**TEXTE À ANALYSER:**
Une nouvelle directive européenne sur la protection des renseignements personnels entrave la recherche biomédicale internationale. Même les travaux de chercheurs canadiens sur la COVID-19 pourraient être touchés, dénoncent des sommités internationales, dont Bartha Knoppers, bioéthicienne à l’Université McGill, dans Science. Un débat fort à propos, alors que la Coalition avenir Québec envisage de faciliter l’accès aux données de la Régie de l’assurance maladie du Québec (RAMQ). La Presse s’est entretenue avec Mme Knoppers.

Quelle est cette loi européenne qui complique la recherche sur la COVID-19 ?

C’est le Règlement général sur la protection des données (RGPD), en vigueur depuis deux ans. Il limite l’exportation des données personnelles à l’extérieur de l’Union européenne. Les consortiums modernes de recherche ont besoin de données massives pour l’élaboration de la médecine de précision. Le préambule du RGPD dit que les données personnelles doivent être utilisées pour servir l’humanité, mais des scandales comme Cambridge Analytica, qui a regroupé des données de réseaux sociaux à des fins politiques, ont amené un resserrement des données. Pour moi, la Déclaration universelle des droits de l’homme de 1948, qui évoque les bienfaits de la science, est remise en question si on commence à limiter le transfert des données scientifiques. Les chercheurs de chaque pays habitent dans des châteaux entourés de douves.

**EXTRAITS DE DONNÉES:**
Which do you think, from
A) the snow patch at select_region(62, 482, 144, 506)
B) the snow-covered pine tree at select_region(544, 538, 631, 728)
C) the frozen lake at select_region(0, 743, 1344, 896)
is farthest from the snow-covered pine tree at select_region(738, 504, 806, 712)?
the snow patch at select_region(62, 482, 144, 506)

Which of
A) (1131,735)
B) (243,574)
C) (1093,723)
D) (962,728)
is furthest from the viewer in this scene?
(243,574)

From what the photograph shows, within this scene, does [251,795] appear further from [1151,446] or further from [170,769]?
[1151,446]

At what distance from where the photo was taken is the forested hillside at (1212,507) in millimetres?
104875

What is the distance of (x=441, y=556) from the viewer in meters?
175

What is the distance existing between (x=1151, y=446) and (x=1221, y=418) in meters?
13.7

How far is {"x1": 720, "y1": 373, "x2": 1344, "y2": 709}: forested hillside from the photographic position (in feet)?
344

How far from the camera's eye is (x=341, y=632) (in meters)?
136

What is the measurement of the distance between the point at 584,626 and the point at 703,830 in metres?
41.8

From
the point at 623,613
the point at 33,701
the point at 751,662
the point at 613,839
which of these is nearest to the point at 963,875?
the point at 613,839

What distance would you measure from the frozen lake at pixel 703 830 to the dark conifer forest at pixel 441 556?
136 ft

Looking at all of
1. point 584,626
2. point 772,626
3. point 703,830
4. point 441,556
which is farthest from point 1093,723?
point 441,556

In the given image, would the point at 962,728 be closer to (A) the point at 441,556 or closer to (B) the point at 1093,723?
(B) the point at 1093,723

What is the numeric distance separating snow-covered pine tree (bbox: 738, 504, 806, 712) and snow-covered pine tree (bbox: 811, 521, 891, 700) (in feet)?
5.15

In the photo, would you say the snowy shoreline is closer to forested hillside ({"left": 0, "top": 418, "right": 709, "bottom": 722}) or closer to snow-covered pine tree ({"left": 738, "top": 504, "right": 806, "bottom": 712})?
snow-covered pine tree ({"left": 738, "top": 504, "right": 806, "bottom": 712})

**QUESTIONS À TRAITER:**
1. Selon le texte, depuis combien de temps le RGPD est-il en vigueur ?
2. Recopiez mot pour mot le passage du texte qui s'ouvre sur les mots « C’est le Règlement » et se termine par « entourés de douves. ».
Les entrées ne sont pas nécessaires pour répondre.

**RÉPONSES ATTENDUES:**
1. Depuis deux ans.

2.
C’est le Règlement général sur la protection des données (RGPD), en vigueur depuis deux ans. Il limite l’exportation des données personnelles à l’extérieur de l’Union européenne. Les consortiums modernes de recherche ont besoin de données massives pour l’élaboration de la médecine de précision. Le préambule du RGPD dit que les données personnelles doivent être utilisées pour servir l’humanité, mais des scandales comme Cambridge Analytica, qui a regroupé des données de réseaux sociaux à des fins politiques, ont amené un resserrement des données. Pour moi, la Déclaration universelle des droits de l’homme de 1948, qui évoque les bienfaits de la science, est remise en question si on commence à limiter le transfert des données scientifiques. Les chercheurs de chaque pays habitent dans des châteaux entourés de douves.